Getting To The Best Compositon

At its highest level, the photographic process is akin to a musician arranging notes that evoke emotions, or a designer stimulating your senses.

“The difference between a good picture and a mediocre picture is a question of millimeters. A small, small difference. But it’s essential. If I take the picture from there, it’s another arrangement of there, there, there. It’s very small moves I’m doing. I’m not jumping up and down. It’s a relation between your nose, your eyes, the window behind, and that’s my pleasure to establish these relations. Sometimes there’s no picture. Alright? There’s no picture.” 

Henri Cartier-Bresson

Spent the afternoon with the Big Cow in North Dakota, exploring different compositions.

When I talk about composition and taking control over the picture-taking process, I mean exploring a variety of options. It’s not just you as photographer, moving and changing the composition. In a world that’s always moving and changing, the specific moment captured by the photographer also has a huge effect on the final image.

A gesture or a look can differ from frame to frame and this slight shift can have a dramatic impact on the success of the image. Bend your knees and change the perspective. Alter the juxtaposition of foreground subjects with the background and the horizon. The compositional dance is also about tweaks in technique. 

The subtle differences in depth of field from one stop to the next can perfect and sharpen your vision for the final photograph, as can the proper blur-inducing or life-stopping shutter speed. It’s all about subtlety. This compositional dance is a game of inches.

I maintain that you need to be looking through the viewfinder or at the view screen to see how a slight movement can dramatically change your final composition. This is important to know, because a slight shift of camera position can make a world of difference.

At its highest level, the photographic process is akin to a musician arranging notes that evoke emotions, or a designer stimulating your senses. Personally, if I had to articulate what I do as I dance around the frame, I would say I’m trying to frame my pictures by arranging visual elements for maximum visual impact and communication.

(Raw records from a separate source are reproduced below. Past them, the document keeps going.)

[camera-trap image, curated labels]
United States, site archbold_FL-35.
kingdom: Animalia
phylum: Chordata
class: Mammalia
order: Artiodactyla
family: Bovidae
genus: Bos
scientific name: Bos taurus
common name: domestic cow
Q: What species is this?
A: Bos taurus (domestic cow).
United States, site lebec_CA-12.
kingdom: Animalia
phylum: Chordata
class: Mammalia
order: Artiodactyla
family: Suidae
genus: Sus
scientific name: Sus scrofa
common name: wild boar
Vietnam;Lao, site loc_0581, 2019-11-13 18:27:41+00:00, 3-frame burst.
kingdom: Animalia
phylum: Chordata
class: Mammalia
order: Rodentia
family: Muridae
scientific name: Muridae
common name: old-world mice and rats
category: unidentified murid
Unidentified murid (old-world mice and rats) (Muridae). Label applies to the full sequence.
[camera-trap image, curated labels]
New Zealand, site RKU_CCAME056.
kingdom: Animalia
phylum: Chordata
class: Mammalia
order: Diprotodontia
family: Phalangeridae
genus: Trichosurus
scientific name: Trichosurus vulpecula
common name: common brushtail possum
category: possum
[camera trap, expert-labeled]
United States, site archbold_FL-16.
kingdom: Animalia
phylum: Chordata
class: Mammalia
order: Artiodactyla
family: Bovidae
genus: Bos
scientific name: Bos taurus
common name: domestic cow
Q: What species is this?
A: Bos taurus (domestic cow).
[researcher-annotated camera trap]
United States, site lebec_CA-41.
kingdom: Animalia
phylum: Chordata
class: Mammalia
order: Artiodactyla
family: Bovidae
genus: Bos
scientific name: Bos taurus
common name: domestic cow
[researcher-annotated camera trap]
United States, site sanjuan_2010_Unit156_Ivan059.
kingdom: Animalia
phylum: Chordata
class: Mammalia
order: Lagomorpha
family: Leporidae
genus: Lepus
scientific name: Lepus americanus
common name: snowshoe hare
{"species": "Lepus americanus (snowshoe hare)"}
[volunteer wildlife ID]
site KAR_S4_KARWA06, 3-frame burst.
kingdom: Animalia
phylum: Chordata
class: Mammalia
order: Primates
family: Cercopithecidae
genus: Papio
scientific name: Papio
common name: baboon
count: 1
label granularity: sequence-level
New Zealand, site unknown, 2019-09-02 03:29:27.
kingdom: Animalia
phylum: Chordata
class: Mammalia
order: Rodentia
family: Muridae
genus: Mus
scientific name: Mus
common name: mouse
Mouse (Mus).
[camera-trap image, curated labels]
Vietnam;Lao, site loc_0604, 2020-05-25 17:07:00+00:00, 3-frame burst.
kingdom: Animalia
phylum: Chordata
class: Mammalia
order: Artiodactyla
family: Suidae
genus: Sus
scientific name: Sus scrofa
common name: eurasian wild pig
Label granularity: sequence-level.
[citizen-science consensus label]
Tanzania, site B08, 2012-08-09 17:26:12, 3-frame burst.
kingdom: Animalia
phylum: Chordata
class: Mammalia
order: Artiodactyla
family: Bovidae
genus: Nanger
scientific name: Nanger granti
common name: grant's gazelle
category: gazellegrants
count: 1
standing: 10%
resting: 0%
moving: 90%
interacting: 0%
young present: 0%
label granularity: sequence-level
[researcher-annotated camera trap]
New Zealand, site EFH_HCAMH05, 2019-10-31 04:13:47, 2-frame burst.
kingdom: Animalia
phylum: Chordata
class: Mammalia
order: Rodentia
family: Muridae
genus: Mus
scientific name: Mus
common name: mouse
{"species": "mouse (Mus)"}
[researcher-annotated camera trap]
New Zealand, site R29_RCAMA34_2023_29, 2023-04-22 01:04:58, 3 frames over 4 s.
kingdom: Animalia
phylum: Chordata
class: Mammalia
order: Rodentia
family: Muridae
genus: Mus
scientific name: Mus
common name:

We don’t always do it on a conscious level, but with experience, we learn to constantly scan the viewfinder, looking at the placement of lines and form, the balance, the relationship with foreground and background elements, and the scale between them.

This perfect storm of picture elements common to many great images is mostly out of your control, but there’s much you can do to maximize your chances of being in great light and in the best camera position with the exposure set, and having the right lens ready to trigger the shutter at the decisive moment.

Getting through the volume helps you master the technical side so you can concentrate on the most important part of the photographic process: seeing and capturing compelling, meaningful, personal images that communicate to others what you think is beautiful, important, funny, sad, or just plain worth recording. The creative pursuit of photography requires a melding of both the physical act of shooting a picture and the cerebral process of seeing and determining what, when, and how to shoot it.

“Working it” helps us see the world in new ways while forcing us out of the comfort zone we often tend to curl up in. The process infused into our sub-conscious and we begin to naturally shoot better pictures.